Available data>
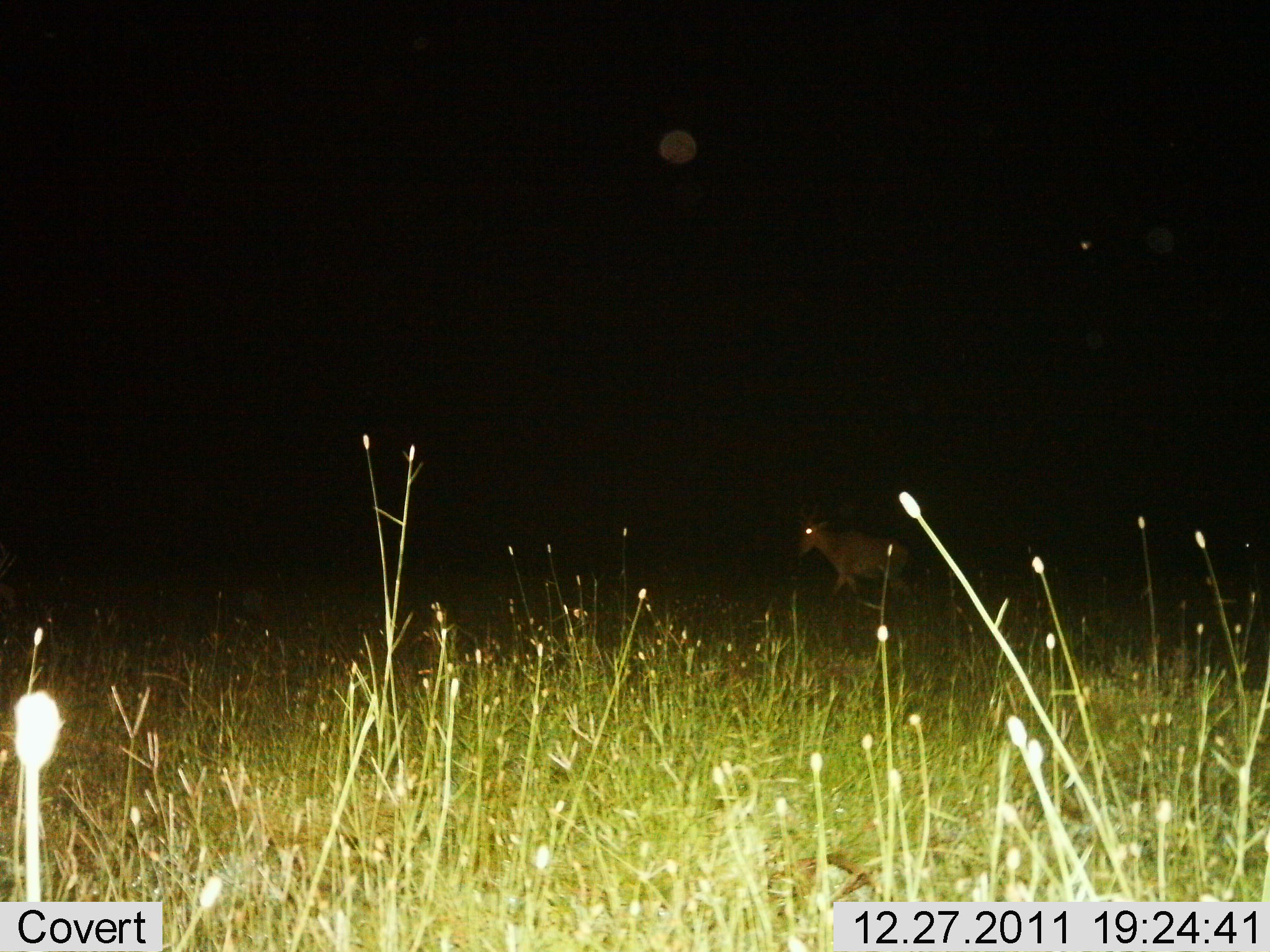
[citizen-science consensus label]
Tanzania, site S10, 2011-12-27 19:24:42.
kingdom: Animalia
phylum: Chordata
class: Mammalia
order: Artiodactyla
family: Bovidae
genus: Nanger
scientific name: Nanger granti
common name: grant's gazelle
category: gazellegrants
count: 1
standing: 50%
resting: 0%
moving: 67%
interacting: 0%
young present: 0%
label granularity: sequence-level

Aim of the task> Your answer must be the line holding "scientific name: Nanger granti" plus every later line to the end of the records, copied exactly.

Answer to the exercise>
scientific name: Nanger granti
common name: grant's gazelle
category: gazellegrants
count: 1
standing: 50%
resting: 0%
moving: 67%
interacting: 0%
young present: 0%
label granularity: sequence-level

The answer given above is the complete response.